Your dedication to keeping your sister safe during such highly lethal suicide attempts (burning, hanging, cutting, and overdosing) is incredibly crucial.
In a patient with a 7-year history of schizophrenia, suicidal behavior is a critical emergency. It is often driven by active command hallucinations, severe depressive episodes (post-schizophrenic depression), or profound feelings of isolation, guilt, and unfulfilled life desires. While her past relationships or longings to get married play a significant psychological role, severe and repeated suicide attempts are primarily driven by acute clinical distress from her underlying psychiatric condition.
Next Steps
Immediate Psychiatric Re-evaluation: Take your sister to her treating psychiatrist urgently.

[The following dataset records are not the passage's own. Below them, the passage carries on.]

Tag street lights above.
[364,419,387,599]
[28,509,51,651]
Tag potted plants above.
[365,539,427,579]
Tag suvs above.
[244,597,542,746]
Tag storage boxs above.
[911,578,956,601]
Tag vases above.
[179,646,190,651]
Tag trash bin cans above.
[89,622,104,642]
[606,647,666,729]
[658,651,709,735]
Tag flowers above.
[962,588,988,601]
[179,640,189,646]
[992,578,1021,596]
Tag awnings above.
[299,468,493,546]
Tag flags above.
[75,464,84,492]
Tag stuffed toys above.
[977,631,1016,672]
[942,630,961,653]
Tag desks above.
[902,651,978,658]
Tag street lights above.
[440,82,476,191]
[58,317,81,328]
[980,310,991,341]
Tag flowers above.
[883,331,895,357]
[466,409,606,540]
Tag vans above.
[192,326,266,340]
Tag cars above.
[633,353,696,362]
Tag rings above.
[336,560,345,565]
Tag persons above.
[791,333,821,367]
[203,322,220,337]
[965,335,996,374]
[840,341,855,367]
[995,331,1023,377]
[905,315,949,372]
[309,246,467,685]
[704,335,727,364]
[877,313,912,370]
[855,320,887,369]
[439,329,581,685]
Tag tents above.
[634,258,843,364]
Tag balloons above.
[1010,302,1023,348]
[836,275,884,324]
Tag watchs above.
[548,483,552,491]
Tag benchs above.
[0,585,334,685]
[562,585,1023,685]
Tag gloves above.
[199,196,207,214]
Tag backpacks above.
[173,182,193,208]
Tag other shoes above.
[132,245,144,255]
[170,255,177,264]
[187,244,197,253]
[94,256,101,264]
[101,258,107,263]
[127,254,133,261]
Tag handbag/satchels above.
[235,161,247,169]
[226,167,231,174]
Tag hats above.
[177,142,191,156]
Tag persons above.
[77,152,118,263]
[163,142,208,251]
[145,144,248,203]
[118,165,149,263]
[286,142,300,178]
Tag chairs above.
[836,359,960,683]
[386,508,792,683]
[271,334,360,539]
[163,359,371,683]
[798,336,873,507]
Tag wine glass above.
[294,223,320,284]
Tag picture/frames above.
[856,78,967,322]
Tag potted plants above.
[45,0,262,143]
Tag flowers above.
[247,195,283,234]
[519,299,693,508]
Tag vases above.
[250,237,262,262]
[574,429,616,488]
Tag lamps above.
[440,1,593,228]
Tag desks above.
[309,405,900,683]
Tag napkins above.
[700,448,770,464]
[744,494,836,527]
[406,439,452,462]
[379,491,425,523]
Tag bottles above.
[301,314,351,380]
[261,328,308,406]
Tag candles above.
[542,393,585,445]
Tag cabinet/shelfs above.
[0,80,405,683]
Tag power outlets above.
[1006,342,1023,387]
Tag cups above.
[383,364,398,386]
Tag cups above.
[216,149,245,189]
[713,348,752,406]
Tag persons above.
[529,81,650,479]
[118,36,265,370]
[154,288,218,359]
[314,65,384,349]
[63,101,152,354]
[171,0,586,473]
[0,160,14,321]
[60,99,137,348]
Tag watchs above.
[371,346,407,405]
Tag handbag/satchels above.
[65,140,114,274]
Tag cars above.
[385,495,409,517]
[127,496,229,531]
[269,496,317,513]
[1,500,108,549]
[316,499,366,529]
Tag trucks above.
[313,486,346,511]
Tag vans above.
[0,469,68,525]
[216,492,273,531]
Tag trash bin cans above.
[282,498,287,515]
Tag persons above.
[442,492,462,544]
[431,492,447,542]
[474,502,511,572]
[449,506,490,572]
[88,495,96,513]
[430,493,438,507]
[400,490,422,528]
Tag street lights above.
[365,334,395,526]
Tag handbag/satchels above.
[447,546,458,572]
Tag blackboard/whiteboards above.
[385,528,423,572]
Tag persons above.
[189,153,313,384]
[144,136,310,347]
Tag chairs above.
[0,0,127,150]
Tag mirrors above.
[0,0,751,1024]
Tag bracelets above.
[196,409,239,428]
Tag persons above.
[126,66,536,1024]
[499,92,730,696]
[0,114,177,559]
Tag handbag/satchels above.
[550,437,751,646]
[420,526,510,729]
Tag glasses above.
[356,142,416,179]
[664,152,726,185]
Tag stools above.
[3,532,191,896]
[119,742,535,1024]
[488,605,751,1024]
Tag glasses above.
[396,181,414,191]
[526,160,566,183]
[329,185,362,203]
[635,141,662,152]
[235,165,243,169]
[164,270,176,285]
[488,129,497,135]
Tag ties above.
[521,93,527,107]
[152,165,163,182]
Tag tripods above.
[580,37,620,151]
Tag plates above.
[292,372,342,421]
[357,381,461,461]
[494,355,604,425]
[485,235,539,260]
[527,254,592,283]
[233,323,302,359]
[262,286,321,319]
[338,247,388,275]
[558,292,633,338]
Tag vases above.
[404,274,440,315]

Because she has resorted to multiple highly lethal means, a medication review, optimization of antipsychotics, or consideration of electroconvulsive therapy (ECT) to rapidly bring down suicidal intent is required.
Prioritize Clinical Treatment Over Revealing Her Secrets: Do not rush to inform your parents about her past relationships or intimate life right now. Adding family conflict or exposing her secrets will drastically increase her psychological distress, guilt, and immediate suicide risk. Focus strictly on her medical management first.
Strict Caregiver Alliance: Talk to the doctor yourself about the family's resistance to increasing medication. Let the psychiatrist explain the life-saving necessity of medication optimization directly to the rest of the family to get them on board.
Health Tips
A patient with a history of multiple high-lethality attempts cannot be left unsupervised under any circumstances.
Complete Environmental Safety: Remove all sharp objects, ropes, ropes/cloth lines, matchboxes, lighters, and toxic household chemicals from her reach.
Supervise All Medications: Keep all her prescription pills under strict lock and key. Administer every single dose directly to ensure she does not stockpile them for a future overdose attempt.